PASA estimates the Karoo Basin holds around 209 trillion cubic feet (tcf) of technically recoverable shale gas resources, although a 2017 study by geologists at University of Johannesburg said this was probably 13 tcf, the lower end of estimates ranging between 13 tcf to 390 tcf.

Even 5 tcf would be enough for a 1,000 megawatt (MW) to 2,000 MW gas-fired power plant to supply electricity for up to 30 years, the Academy of Sciences of South Africa said in its Karoo shale gas action plan released last year.

It isn't clear how the cost would compare to existing coal fire power stations or the ever-cheaper wind and solar energies that are gradually replacing them.

Fracking in the Karoo Basin, a vast area covering more than half of South Africa's land surface, has been shelved for a decade because of resistance from environmental activists and farmers, and regulatory uncertainty.

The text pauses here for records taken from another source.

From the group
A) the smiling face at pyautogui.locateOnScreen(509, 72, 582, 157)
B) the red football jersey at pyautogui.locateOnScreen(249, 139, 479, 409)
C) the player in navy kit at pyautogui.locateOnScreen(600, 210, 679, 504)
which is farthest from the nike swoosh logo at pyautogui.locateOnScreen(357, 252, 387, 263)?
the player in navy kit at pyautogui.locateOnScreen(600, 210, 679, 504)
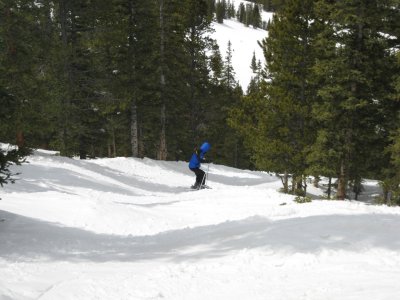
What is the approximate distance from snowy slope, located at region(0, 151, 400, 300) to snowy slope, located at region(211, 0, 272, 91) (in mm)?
94349

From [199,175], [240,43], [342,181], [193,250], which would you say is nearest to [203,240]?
[193,250]

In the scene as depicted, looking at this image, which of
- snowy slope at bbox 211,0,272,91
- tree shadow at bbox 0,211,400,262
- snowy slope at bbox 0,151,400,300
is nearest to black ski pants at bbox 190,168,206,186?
snowy slope at bbox 0,151,400,300

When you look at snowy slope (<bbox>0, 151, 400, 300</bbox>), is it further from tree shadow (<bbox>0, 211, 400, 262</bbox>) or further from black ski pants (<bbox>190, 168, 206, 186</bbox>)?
black ski pants (<bbox>190, 168, 206, 186</bbox>)

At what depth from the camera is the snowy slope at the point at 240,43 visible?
118662 mm

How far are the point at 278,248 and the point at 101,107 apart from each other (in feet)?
63.5

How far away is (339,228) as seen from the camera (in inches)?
318

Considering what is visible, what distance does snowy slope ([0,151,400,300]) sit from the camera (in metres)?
5.68

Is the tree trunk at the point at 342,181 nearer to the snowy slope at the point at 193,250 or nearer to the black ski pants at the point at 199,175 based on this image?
the snowy slope at the point at 193,250

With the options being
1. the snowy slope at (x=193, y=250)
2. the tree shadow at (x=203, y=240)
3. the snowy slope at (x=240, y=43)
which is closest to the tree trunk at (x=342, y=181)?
the snowy slope at (x=193, y=250)

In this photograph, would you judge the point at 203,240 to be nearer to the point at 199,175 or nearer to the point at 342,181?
the point at 342,181

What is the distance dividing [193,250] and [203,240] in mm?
708

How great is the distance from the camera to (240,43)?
469 feet

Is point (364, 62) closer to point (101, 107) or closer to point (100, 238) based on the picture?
point (100, 238)

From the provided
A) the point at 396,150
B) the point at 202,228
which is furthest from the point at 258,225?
the point at 396,150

Shell's 90,000 square kms is available after the oil major early last year withdrew an application to explore, Sayidini said.

Confirming the withdrawal, a Shell spokesperson said they are focussing upstream investment on fewer basins that align with global strategy and where Shell has competitive advantages.

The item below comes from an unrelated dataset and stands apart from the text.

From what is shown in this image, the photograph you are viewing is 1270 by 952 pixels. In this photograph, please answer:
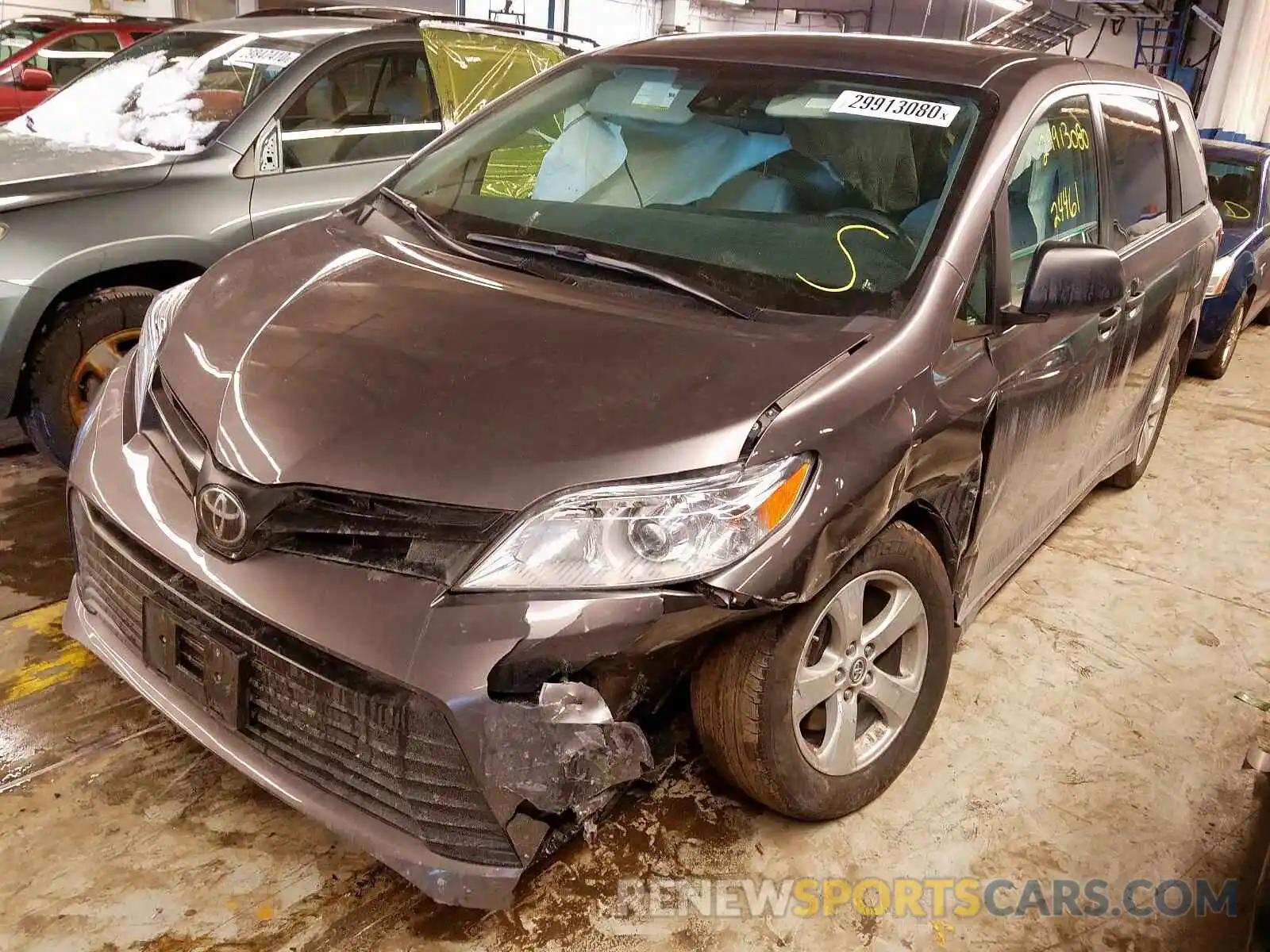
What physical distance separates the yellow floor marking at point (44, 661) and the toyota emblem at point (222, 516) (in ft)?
3.24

New shale blocks offered will be smaller to increase participation, Sayidini said. It could take a decade or longer for the first gas output, if sufficient resources are found.

 

RISK TO ENVIRONMENT

Falcon Oil & Gas and Bundu Gas and Oil Exploration, a majority-owned unit of Australia's Challenger Exploration, retained rights to apply for exploration licenses, Sayidini said.

"We believe this is the place to be with the best potential to make it commercially viable," Philip O'Quigley, Falcon's CEO told Reuters of the southern part of the basin, where the company is seeking a license.

Some 2,500 soil samples from the Karoo were sent overseas for analysis, PASA officials said.

"Those confirmed gas and even oil seepages, so we now believe there might even be potential for oil in the Karoo," Sayidini said.

Activists and farmers worried about air quality, soil degradation and water use in a parched, semi-arid region remain sceptical.

"The enormous risk it poses to the environment cannot be understated," said Jonathan Deal, founder of Treasure the Karoo Action Group, a non-profit organization specifically established to oppose fracking in the area.

Hydraulic fracturing or fracking, a process where chemicals and water are injected into rock fissures to free gas, requires vast quantities of water.

Oil companies have suggested trucking or piping it in, although this might prove prohibitively expensive. Others propose water used for drilling and fracking being recovered and re-used, although it is unclear how viable that is.

New fracking regulations released for public comment last year are to be finalised in August, the department of environmental affairs said.

But farmers -- fearing competition over scarce water that may become depleted or polluted -- think the fracking risk is too great.